My Handstand Journey
When I first started practicing handstands, I was eager to get upside down right away.
I thought it would be as simple as just kicking up and holding it.
I quickly realized that without the right preparation, it was nearly impossible to stay balanced.
My shoulders felt weak, my wrists were sore, and I couldn't hold the position for more than a second or two.
I decided to take a step back and focus on the basics — strengthening my shoulders, working on wrist flexibility, and building core stability.
Slowly but surely, I started to see improvement.
My wrists stopped hurting. My shoulders felt more stable. I was able to hold a handstand for longer periods.
It wasn't overnight — but with consistent preparation, I got there.

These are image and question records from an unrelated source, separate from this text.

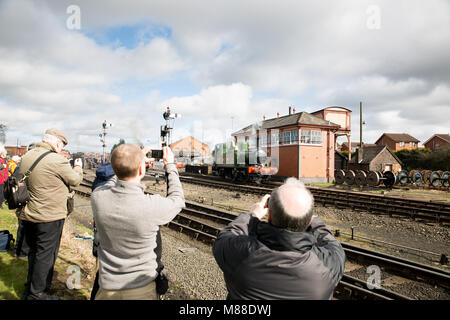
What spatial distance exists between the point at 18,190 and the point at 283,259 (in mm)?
2938

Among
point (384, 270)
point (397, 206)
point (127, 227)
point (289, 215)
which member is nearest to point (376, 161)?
point (397, 206)

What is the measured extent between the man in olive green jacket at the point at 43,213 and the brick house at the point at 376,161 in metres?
29.9

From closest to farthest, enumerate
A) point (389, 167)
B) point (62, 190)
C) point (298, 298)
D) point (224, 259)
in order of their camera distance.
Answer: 1. point (298, 298)
2. point (224, 259)
3. point (62, 190)
4. point (389, 167)

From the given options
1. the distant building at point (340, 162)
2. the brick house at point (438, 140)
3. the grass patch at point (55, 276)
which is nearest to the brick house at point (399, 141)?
the brick house at point (438, 140)

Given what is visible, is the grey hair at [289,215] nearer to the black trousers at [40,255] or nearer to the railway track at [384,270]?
the black trousers at [40,255]

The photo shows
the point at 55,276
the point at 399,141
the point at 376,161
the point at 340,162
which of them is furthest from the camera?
the point at 399,141

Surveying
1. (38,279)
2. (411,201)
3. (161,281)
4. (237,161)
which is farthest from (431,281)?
(237,161)

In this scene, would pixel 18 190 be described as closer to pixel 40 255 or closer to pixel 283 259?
pixel 40 255

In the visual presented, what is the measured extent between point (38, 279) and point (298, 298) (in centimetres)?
289

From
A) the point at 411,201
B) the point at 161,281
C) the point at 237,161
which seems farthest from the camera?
the point at 237,161

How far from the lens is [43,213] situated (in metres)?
3.05

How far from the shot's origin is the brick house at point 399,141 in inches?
2283

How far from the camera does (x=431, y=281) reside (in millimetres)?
4691
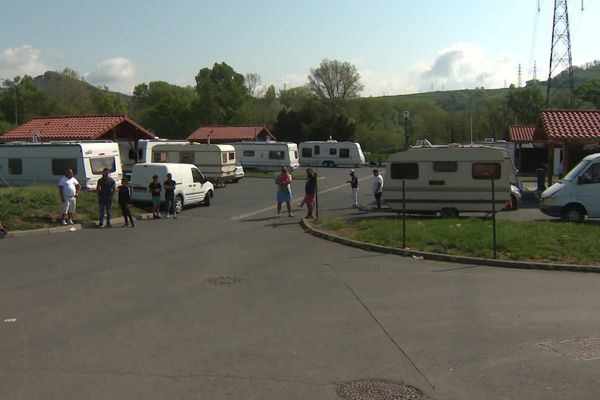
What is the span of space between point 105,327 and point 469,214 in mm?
18154

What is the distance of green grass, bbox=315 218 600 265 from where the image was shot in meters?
13.3

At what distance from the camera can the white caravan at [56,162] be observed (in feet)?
87.6

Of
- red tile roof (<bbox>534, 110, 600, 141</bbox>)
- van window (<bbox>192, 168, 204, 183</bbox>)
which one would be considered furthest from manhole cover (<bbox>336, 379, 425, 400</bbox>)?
red tile roof (<bbox>534, 110, 600, 141</bbox>)

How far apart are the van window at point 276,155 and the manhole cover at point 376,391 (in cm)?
4792

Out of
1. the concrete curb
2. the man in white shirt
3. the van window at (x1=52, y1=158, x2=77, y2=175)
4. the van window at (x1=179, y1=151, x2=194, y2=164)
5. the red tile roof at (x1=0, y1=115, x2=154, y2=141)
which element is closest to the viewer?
the concrete curb

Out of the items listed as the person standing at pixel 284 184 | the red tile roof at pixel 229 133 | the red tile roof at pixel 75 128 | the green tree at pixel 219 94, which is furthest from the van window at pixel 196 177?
the green tree at pixel 219 94

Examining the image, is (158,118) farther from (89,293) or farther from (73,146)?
(89,293)

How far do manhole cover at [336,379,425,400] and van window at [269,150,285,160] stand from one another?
4792 cm

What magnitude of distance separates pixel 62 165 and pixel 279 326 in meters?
22.4

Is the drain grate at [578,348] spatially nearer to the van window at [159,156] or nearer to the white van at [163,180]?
the white van at [163,180]

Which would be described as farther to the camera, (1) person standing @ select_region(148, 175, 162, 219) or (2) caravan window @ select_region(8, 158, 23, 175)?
(2) caravan window @ select_region(8, 158, 23, 175)

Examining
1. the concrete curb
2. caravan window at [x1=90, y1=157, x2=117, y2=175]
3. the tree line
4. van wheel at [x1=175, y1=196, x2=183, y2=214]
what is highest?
the tree line

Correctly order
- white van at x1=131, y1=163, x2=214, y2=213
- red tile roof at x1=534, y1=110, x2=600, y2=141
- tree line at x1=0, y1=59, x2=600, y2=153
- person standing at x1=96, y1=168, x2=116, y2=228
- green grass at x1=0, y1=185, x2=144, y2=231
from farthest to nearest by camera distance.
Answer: tree line at x1=0, y1=59, x2=600, y2=153 → red tile roof at x1=534, y1=110, x2=600, y2=141 → white van at x1=131, y1=163, x2=214, y2=213 → person standing at x1=96, y1=168, x2=116, y2=228 → green grass at x1=0, y1=185, x2=144, y2=231

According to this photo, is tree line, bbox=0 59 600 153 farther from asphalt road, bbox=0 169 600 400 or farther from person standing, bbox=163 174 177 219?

What Happens When You Prepare Properly?
- Better balance and control: with strong shoulders and a stable core, maintaining balance while upside down becomes much easier.
- Reduced injury risk: strengthening the wrists, shoulders, and core protects your joints from strain, making practice safer and more enjoyable.
- Faster progress: a solid foundation means you'll progress faster and with fewer setbacks.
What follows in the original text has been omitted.